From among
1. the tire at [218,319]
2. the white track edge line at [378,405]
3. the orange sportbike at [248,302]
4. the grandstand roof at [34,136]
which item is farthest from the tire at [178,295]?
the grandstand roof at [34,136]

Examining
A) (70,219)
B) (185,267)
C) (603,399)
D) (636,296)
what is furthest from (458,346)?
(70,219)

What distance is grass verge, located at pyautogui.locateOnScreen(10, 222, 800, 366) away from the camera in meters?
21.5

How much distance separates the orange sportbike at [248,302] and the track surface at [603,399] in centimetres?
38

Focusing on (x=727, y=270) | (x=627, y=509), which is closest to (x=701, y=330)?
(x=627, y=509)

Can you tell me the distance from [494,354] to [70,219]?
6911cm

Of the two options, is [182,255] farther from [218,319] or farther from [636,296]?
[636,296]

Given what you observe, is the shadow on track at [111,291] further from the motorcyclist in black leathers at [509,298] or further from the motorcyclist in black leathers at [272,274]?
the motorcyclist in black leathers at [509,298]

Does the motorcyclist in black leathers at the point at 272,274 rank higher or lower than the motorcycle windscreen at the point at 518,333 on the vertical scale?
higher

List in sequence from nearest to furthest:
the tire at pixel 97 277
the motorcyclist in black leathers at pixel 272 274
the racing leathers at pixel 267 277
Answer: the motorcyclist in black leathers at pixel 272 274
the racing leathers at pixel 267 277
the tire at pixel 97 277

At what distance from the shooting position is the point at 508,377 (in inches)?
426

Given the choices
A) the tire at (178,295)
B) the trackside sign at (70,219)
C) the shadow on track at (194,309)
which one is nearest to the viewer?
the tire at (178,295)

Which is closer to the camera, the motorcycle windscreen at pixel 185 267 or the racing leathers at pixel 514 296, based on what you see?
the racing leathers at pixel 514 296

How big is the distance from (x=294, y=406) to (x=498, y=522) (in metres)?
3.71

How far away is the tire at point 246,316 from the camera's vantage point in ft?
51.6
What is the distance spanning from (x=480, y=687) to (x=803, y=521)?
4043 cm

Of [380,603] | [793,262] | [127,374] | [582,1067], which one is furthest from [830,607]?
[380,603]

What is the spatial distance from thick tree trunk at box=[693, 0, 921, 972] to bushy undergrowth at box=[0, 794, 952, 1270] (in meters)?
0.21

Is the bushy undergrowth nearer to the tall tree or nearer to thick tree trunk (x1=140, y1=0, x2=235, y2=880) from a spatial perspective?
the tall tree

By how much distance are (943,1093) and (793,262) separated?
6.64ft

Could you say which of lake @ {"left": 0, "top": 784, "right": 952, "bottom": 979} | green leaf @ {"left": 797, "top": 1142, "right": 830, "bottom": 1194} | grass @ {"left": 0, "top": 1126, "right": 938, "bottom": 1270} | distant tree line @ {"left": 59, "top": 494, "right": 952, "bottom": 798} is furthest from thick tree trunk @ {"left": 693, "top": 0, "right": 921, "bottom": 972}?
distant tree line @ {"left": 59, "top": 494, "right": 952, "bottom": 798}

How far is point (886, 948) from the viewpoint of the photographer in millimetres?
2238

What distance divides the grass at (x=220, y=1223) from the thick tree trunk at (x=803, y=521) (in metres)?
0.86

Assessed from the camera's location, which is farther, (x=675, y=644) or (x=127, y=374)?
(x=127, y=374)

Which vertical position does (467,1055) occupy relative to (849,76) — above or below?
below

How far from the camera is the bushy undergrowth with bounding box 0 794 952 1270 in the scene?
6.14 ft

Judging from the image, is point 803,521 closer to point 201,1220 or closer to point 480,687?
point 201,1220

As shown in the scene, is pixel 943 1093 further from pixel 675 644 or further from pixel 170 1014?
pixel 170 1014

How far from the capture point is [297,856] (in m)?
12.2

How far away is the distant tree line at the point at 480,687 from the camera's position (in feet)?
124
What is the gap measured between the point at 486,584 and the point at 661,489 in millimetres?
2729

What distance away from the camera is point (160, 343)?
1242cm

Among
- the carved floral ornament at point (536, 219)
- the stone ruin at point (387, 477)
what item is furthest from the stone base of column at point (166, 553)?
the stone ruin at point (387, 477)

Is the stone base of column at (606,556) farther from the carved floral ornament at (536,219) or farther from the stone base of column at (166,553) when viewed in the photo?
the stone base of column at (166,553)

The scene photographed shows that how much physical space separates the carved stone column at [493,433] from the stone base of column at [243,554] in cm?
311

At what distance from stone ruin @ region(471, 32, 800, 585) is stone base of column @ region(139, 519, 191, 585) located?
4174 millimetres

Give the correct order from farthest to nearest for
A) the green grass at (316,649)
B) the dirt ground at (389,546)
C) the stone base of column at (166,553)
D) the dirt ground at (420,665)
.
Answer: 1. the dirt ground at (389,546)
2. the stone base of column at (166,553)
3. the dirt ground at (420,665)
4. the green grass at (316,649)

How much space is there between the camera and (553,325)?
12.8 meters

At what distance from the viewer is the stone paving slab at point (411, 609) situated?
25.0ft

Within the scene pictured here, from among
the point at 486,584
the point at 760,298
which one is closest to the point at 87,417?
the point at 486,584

◆ WHAT YOU SHOULD DO
Copy everything from the line containing "At what distance from stone" down to the end of the records, unchanged and with both ends included.

◆ CORRECT OUTPUT
At what distance from stone ruin @ region(471, 32, 800, 585) is stone base of column @ region(139, 519, 191, 585) located?
4174 millimetres

Give the correct order from farthest to nearest for
A) the green grass at (316,649)
B) the dirt ground at (389,546)
C) the stone base of column at (166,553)
D) the dirt ground at (420,665)
.
Answer: 1. the dirt ground at (389,546)
2. the stone base of column at (166,553)
3. the dirt ground at (420,665)
4. the green grass at (316,649)

How much space is there between the camera and (553,325)?
12.8 meters

At what distance from the viewer is the stone paving slab at point (411, 609) situated?
25.0ft

Within the scene pictured here, from among
the point at 486,584
the point at 760,298
which one is closest to the point at 87,417?
the point at 486,584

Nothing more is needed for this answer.